PROBLEM REQUIREMENTS =
All of the data below must be reproduced word for word, but without its images.

RAW DATA =
# # #

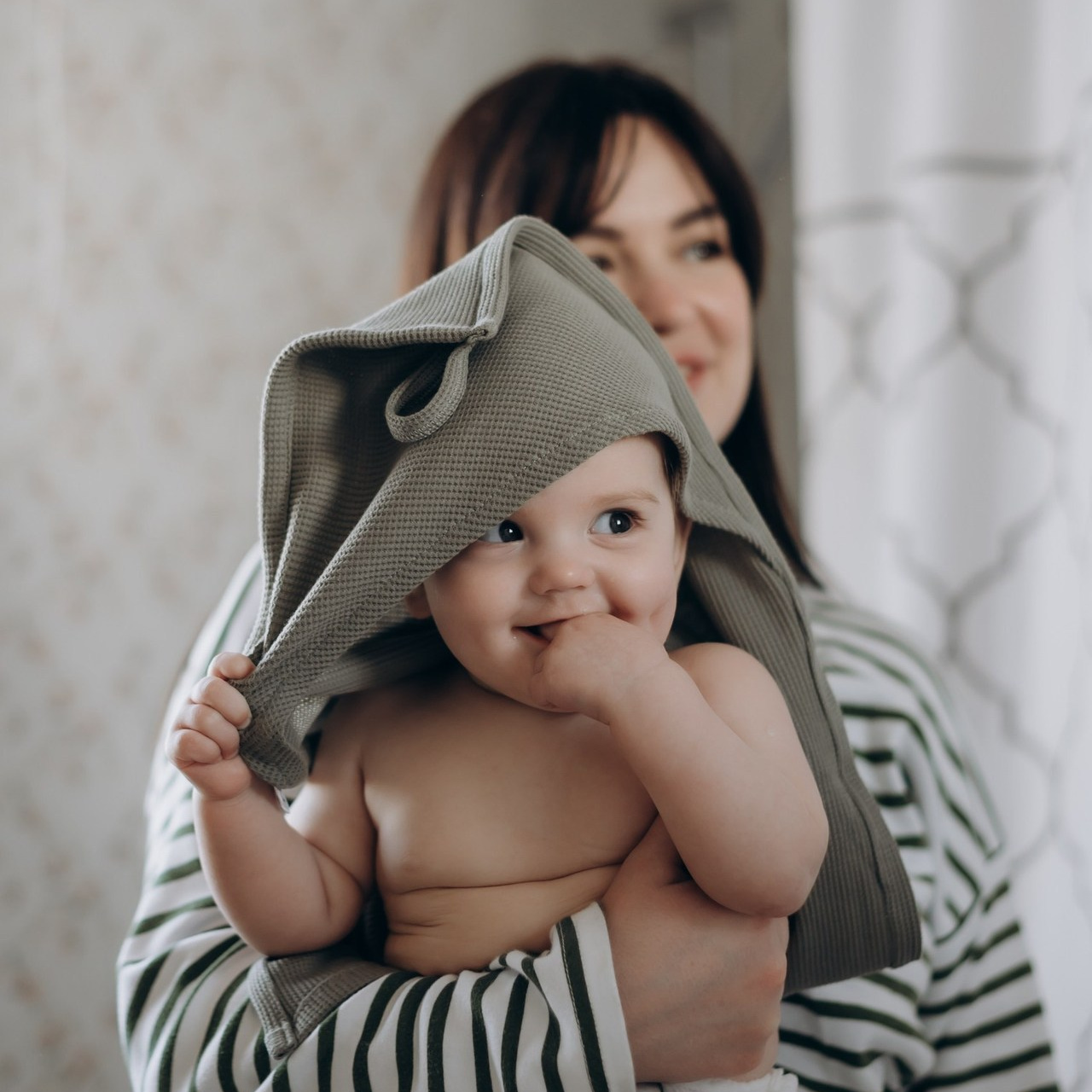 Отзывы. Домашний фотограф малышей с рождения в Екатеринбурге Алёна Макаренко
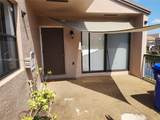 12305 11 - Photo 13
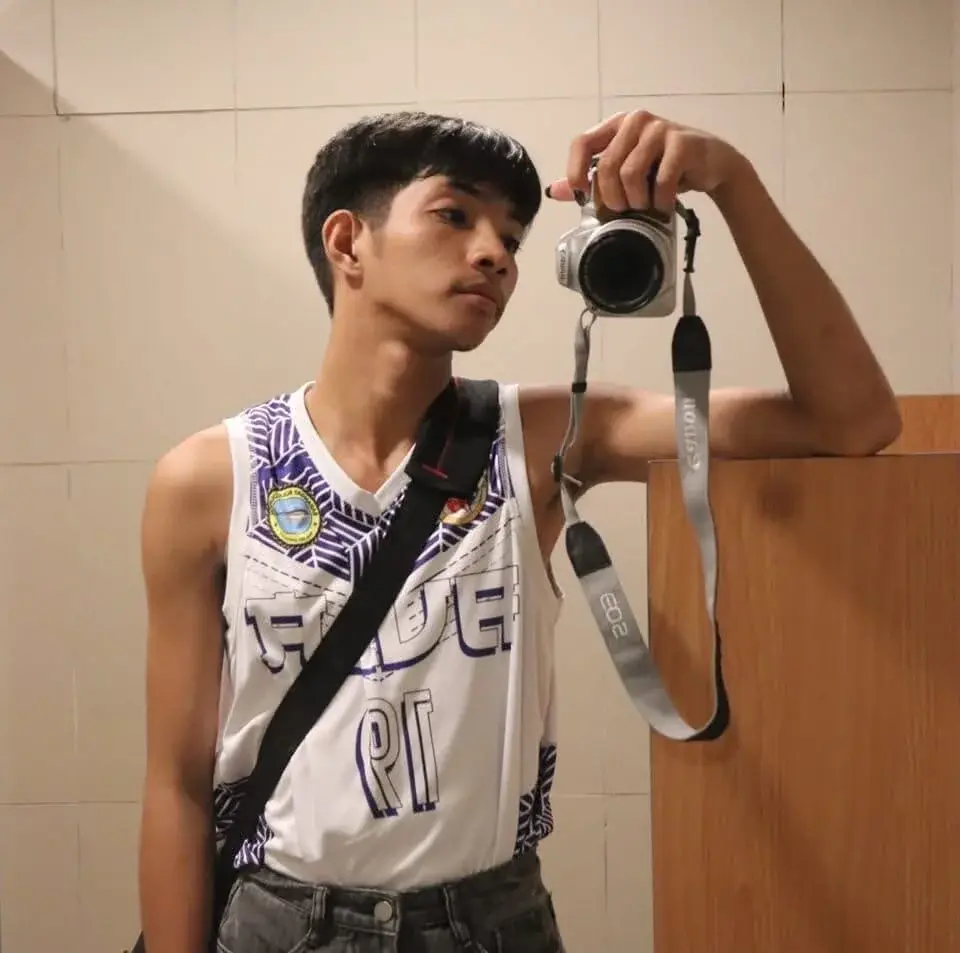 Twink_cristian27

# # #

SOLUTION FOR THIS EXERCISE =
 Отзывы. Домашний фотограф малышей с рождения в Екатеринбурге Алёна Макаренко
 12305 11 - Photo 13
 Twink_cristian27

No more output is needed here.